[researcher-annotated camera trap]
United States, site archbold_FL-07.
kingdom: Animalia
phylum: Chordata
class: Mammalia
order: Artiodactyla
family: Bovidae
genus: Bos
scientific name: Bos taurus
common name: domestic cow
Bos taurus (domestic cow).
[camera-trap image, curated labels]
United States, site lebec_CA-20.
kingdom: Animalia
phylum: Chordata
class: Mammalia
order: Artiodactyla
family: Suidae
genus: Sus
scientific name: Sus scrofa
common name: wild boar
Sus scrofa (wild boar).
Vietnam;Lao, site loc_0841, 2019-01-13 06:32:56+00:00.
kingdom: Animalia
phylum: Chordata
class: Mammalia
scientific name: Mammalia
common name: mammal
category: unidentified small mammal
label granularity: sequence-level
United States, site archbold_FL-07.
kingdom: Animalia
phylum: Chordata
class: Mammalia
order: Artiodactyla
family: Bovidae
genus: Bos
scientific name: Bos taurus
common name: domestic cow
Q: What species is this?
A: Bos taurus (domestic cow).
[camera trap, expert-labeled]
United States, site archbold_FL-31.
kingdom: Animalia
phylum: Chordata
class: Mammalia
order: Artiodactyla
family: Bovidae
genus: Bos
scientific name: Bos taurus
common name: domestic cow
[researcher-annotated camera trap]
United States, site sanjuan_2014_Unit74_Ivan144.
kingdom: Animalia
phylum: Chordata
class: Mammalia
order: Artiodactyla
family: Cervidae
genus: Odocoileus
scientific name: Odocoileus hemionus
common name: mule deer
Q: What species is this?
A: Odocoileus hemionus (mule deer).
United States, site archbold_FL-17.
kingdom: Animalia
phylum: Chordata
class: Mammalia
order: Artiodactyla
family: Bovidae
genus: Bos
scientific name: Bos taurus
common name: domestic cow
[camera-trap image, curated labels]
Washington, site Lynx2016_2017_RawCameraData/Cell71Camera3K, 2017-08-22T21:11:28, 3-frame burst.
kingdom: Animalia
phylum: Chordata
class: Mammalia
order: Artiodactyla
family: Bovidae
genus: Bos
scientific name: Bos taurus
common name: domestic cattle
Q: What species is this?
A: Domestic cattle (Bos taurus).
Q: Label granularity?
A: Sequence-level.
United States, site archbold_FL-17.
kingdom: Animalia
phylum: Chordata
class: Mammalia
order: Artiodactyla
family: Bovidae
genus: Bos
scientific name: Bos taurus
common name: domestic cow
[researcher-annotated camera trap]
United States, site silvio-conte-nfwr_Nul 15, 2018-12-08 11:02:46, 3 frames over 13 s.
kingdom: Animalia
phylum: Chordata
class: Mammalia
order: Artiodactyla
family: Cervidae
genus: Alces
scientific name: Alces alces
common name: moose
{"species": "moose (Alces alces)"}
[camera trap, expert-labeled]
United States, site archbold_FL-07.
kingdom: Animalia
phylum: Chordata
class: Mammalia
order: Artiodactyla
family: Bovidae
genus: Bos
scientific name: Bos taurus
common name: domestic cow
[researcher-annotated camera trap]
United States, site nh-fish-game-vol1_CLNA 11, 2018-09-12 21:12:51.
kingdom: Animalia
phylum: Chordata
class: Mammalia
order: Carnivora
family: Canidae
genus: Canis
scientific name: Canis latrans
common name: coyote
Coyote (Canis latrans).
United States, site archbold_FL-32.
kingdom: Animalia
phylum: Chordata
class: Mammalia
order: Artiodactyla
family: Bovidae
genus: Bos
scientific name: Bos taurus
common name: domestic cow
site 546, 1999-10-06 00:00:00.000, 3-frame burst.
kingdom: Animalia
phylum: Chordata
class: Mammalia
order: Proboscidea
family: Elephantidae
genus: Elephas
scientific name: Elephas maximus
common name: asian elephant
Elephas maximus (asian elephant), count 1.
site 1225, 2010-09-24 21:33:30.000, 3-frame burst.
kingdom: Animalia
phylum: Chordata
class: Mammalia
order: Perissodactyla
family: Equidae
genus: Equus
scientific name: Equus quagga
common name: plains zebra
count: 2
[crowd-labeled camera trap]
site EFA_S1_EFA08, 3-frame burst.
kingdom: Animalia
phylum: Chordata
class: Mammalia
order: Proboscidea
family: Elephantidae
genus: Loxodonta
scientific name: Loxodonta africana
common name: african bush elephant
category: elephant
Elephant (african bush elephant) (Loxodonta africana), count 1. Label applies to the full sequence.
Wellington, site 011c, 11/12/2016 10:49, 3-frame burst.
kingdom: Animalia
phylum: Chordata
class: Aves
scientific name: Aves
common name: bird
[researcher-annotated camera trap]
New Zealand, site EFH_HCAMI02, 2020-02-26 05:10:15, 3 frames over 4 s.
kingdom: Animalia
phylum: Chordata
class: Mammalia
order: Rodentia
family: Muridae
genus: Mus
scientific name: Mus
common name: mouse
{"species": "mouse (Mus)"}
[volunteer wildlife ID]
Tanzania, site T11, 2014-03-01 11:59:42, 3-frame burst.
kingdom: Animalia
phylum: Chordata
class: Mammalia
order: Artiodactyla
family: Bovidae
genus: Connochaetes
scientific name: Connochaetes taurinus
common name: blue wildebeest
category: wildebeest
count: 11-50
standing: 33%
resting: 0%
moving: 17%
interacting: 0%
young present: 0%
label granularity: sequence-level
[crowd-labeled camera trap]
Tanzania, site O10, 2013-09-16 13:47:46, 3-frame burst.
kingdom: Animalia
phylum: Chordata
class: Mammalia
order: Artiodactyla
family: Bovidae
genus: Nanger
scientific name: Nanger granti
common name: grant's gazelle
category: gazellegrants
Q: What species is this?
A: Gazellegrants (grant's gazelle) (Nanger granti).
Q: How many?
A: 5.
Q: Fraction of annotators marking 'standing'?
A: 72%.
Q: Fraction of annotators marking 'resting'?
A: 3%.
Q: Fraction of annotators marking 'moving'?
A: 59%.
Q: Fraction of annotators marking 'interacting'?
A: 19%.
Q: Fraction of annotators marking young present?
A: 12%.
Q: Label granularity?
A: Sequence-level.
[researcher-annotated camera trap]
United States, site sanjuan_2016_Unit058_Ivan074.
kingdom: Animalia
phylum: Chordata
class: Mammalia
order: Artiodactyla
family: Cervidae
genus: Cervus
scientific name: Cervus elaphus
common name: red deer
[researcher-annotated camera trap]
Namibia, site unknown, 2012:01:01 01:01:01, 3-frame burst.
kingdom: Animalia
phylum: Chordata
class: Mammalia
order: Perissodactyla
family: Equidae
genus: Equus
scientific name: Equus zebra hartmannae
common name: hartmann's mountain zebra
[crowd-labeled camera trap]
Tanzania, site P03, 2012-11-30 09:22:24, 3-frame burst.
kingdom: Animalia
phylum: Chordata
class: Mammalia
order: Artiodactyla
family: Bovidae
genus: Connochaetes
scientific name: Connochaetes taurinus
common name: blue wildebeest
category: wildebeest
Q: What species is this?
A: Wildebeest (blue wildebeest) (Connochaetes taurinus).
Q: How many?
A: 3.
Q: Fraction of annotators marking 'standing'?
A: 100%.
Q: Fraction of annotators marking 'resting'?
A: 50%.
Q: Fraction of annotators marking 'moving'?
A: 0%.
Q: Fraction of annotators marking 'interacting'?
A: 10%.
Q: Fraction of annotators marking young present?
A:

Task description:
Each line above must be retyped exactly.

Task answer:
[researcher-annotated camera trap]
United States, site archbold_FL-07.
kingdom: Animalia
phylum: Chordata
class: Mammalia
order: Artiodactyla
family: Bovidae
genus: Bos
scientific name: Bos taurus
common name: domestic cow
Bos taurus (domestic cow).
[camera-trap image, curated labels]
United States, site lebec_CA-20.
kingdom: Animalia
phylum: Chordata
class: Mammalia
order: Artiodactyla
family: Suidae
genus: Sus
scientific name: Sus scrofa
common name: wild boar
Sus scrofa (wild boar).
Vietnam;Lao, site loc_0841, 2019-01-13 06:32:56+00:00.
kingdom: Animalia
phylum: Chordata
class: Mammalia
scientific name: Mammalia
common name: mammal
category: unidentified small mammal
label granularity: sequence-level
United States, site archbold_FL-07.
kingdom: Animalia
phylum: Chordata
class: Mammalia
order: Artiodactyla
family: Bovidae
genus: Bos
scientific name: Bos taurus
common name: domestic cow
Q: What species is this?
A: Bos taurus (domestic cow).
[camera trap, expert-labeled]
United States, site archbold_FL-31.
kingdom: Animalia
phylum: Chordata
class: Mammalia
order: Artiodactyla
family: Bovidae
genus: Bos
scientific name: Bos taurus
common name: domestic cow
[researcher-annotated camera trap]
United States, site sanjuan_2014_Unit74_Ivan144.
kingdom: Animalia
phylum: Chordata
class: Mammalia
order: Artiodactyla
family: Cervidae
genus: Odocoileus
scientific name: Odocoileus hemionus
common name: mule deer
Q: What species is this?
A: Odocoileus hemionus (mule deer).
United States, site archbold_FL-17.
kingdom: Animalia
phylum: Chordata
class: Mammalia
order: Artiodactyla
family: Bovidae
genus: Bos
scientific name: Bos taurus
common name: domestic cow
[camera-trap image, curated labels]
Washington, site Lynx2016_2017_RawCameraData/Cell71Camera3K, 2017-08-22T21:11:28, 3-frame burst.
kingdom: Animalia
phylum: Chordata
class: Mammalia
order: Artiodactyla
family: Bovidae
genus: Bos
scientific name: Bos taurus
common name: domestic cattle
Q: What species is this?
A: Domestic cattle (Bos taurus).
Q: Label granularity?
A: Sequence-level.
United States, site archbold_FL-17.
kingdom: Animalia
phylum: Chordata
class: Mammalia
order: Artiodactyla
family: Bovidae
genus: Bos
scientific name: Bos taurus
common name: domestic cow
[researcher-annotated camera trap]
United States, site silvio-conte-nfwr_Nul 15, 2018-12-08 11:02:46, 3 frames over 13 s.
kingdom: Animalia
phylum: Chordata
class: Mammalia
order: Artiodactyla
family: Cervidae
genus: Alces
scientific name: Alces alces
common name: moose
{"species": "moose (Alces alces)"}
[camera trap, expert-labeled]
United States, site archbold_FL-07.
kingdom: Animalia
phylum: Chordata
class: Mammalia
order: Artiodactyla
family: Bovidae
genus: Bos
scientific name: Bos taurus
common name: domestic cow
[researcher-annotated camera trap]
United States, site nh-fish-game-vol1_CLNA 11, 2018-09-12 21:12:51.
kingdom: Animalia
phylum: Chordata
class: Mammalia
order: Carnivora
family: Canidae
genus: Canis
scientific name: Canis latrans
common name: coyote
Coyote (Canis latrans).
United States, site archbold_FL-32.
kingdom: Animalia
phylum: Chordata
class: Mammalia
order: Artiodactyla
family: Bovidae
genus: Bos
scientific name: Bos taurus
common name: domestic cow
site 546, 1999-10-06 00:00:00.000, 3-frame burst.
kingdom: Animalia
phylum: Chordata
class: Mammalia
order: Proboscidea
family: Elephantidae
genus: Elephas
scientific name: Elephas maximus
common name: asian elephant
Elephas maximus (asian elephant), count 1.
site 1225, 2010-09-24 21:33:30.000, 3-frame burst.
kingdom: Animalia
phylum: Chordata
class: Mammalia
order: Perissodactyla
family: Equidae
genus: Equus
scientific name: Equus quagga
common name: plains zebra
count: 2
[crowd-labeled camera trap]
site EFA_S1_EFA08, 3-frame burst.
kingdom: Animalia
phylum: Chordata
class: Mammalia
order: Proboscidea
family: Elephantidae
genus: Loxodonta
scientific name: Loxodonta africana
common name: african bush elephant
category: elephant
Elephant (african bush elephant) (Loxodonta africana), count 1. Label applies to the full sequence.
Wellington, site 011c, 11/12/2016 10:49, 3-frame burst.
kingdom: Animalia
phylum: Chordata
class: Aves
scientific name: Aves
common name: bird
[researcher-annotated camera trap]
New Zealand, site EFH_HCAMI02, 2020-02-26 05:10:15, 3 frames over 4 s.
kingdom: Animalia
phylum: Chordata
class: Mammalia
order: Rodentia
family: Muridae
genus: Mus
scientific name: Mus
common name: mouse
{"species": "mouse (Mus)"}
[volunteer wildlife ID]
Tanzania, site T11, 2014-03-01 11:59:42, 3-frame burst.
kingdom: Animalia
phylum: Chordata
class: Mammalia
order: Artiodactyla
family: Bovidae
genus: Connochaetes
scientific name: Connochaetes taurinus
common name: blue wildebeest
category: wildebeest
count: 11-50
standing: 33%
resting: 0%
moving: 17%
interacting: 0%
young present: 0%
label granularity: sequence-level
[crowd-labeled camera trap]
Tanzania, site O10, 2013-09-16 13:47:46, 3-frame burst.
kingdom: Animalia
phylum: Chordata
class: Mammalia
order: Artiodactyla
family: Bovidae
genus: Nanger
scientific name: Nanger granti
common name: grant's gazelle
category: gazellegrants
Q: What species is this?
A: Gazellegrants (grant's gazelle) (Nanger granti).
Q: How many?
A: 5.
Q: Fraction of annotators marking 'standing'?
A: 72%.
Q: Fraction of annotators marking 'resting'?
A: 3%.
Q: Fraction of annotators marking 'moving'?
A: 59%.
Q: Fraction of annotators marking 'interacting'?
A: 19%.
Q: Fraction of annotators marking young present?
A: 12%.
Q: Label granularity?
A: Sequence-level.
[researcher-annotated camera trap]
United States, site sanjuan_2016_Unit058_Ivan074.
kingdom: Animalia
phylum: Chordata
class: Mammalia
order: Artiodactyla
family: Cervidae
genus: Cervus
scientific name: Cervus elaphus
common name: red deer
[researcher-annotated camera trap]
Namibia, site unknown, 2012:01:01 01:01:01, 3-frame burst.
kingdom: Animalia
phylum: Chordata
class: Mammalia
order: Perissodactyla
family: Equidae
genus: Equus
scientific name: Equus zebra hartmannae
common name: hartmann's mountain zebra
[crowd-labeled camera trap]
Tanzania, site P03, 2012-11-30 09:22:24, 3-frame burst.
kingdom: Animalia
phylum: Chordata
class: Mammalia
order: Artiodactyla
family: Bovidae
genus: Connochaetes
scientific name: Connochaetes taurinus
common name: blue wildebeest
category: wildebeest
Q: What species is this?
A: Wildebeest (blue wildebeest) (Connochaetes taurinus).
Q: How many?
A: 3.
Q: Fraction of annotators marking 'standing'?
A: 100%.
Q: Fraction of annotators marking 'resting'?
A: 50%.
Q: Fraction of annotators marking 'moving'?
A: 0%.
Q: Fraction of annotators marking 'interacting'?
A: 10%.
Q: Fraction of annotators marking young present?
A:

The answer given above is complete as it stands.